(Stored entries)
"""

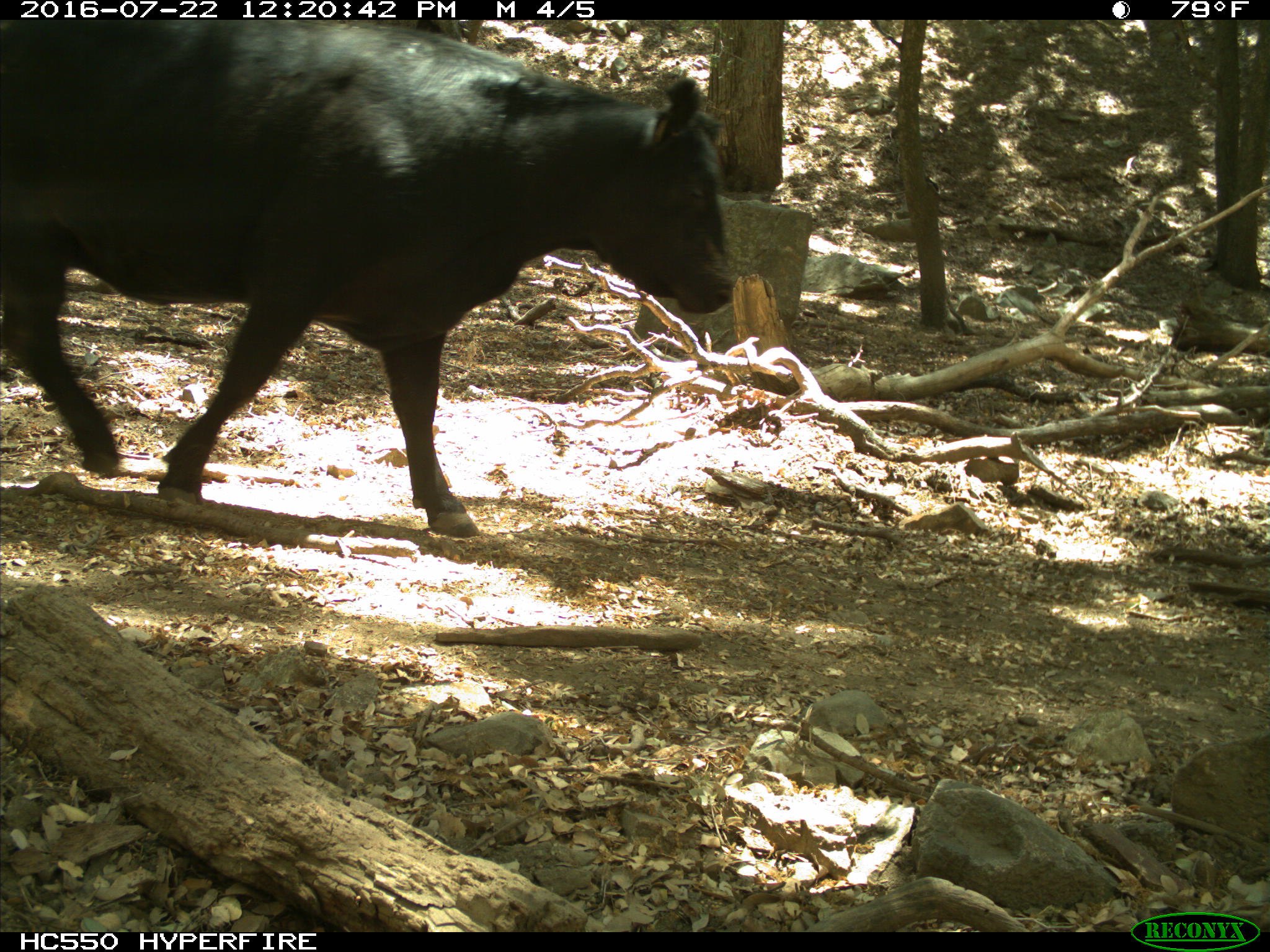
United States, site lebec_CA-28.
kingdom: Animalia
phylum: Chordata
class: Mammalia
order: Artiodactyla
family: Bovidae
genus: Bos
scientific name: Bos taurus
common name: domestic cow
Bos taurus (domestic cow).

"""

> [Task requirements]: An exact copy of every line from the one containing "phylum: Chordata" through the last line of the entries is required; please add nothing.

> [Response area]:
phylum: Chordata
class: Mammalia
order: Artiodactyla
family: Bovidae
genus: Bos
scientific name: Bos taurus
common name: domestic cow
Bos taurus (domestic cow).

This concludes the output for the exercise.